**Records shown:**

'''

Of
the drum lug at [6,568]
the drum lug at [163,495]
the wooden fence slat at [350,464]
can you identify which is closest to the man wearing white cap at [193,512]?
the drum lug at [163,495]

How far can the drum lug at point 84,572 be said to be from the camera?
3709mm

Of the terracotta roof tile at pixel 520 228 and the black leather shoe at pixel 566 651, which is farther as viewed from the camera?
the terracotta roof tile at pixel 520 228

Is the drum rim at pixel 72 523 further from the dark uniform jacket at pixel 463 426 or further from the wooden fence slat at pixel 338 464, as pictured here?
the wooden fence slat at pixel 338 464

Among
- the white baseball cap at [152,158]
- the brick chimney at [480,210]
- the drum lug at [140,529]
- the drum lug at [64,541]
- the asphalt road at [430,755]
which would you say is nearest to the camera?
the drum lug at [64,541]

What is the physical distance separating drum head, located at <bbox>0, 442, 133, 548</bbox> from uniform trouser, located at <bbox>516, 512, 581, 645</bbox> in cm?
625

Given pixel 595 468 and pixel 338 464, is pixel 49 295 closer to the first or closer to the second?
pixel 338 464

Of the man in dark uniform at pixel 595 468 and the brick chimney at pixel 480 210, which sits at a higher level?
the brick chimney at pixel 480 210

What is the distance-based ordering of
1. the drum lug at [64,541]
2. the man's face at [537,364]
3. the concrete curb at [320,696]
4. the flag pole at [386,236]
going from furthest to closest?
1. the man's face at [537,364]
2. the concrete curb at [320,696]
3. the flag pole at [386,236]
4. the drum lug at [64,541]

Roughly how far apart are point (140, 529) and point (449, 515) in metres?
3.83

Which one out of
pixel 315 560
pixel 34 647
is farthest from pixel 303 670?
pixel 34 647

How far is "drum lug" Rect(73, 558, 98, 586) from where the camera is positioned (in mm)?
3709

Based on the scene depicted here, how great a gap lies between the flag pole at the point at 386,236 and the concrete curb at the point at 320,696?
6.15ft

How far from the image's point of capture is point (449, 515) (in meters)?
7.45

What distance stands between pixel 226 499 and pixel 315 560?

'''
'''

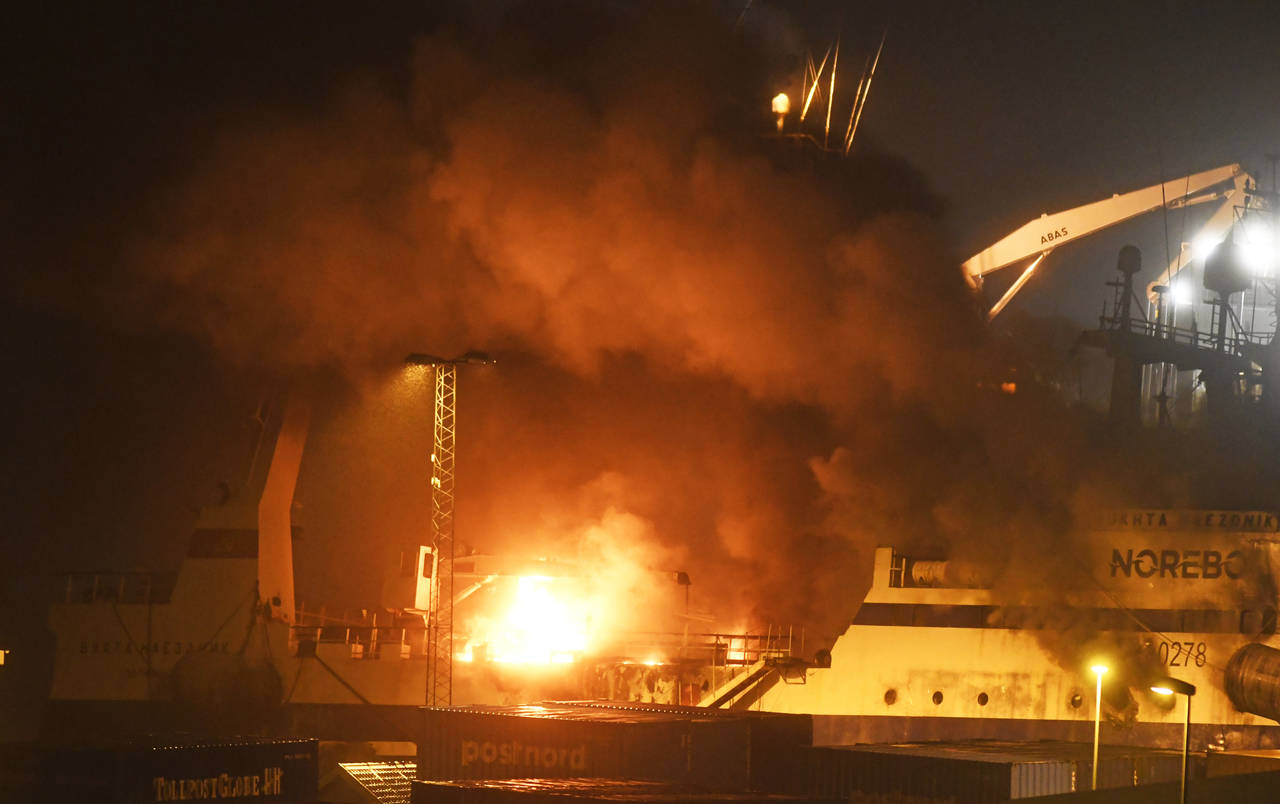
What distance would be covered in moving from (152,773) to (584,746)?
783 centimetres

'''

**Task requirements:**
Return every line from the rows above that contains the word "roof".

**Complete output:**
Of the terracotta roof tile at pixel 520 228 and the black leather shoe at pixel 566 651, which is farther as viewed from the camera?
the terracotta roof tile at pixel 520 228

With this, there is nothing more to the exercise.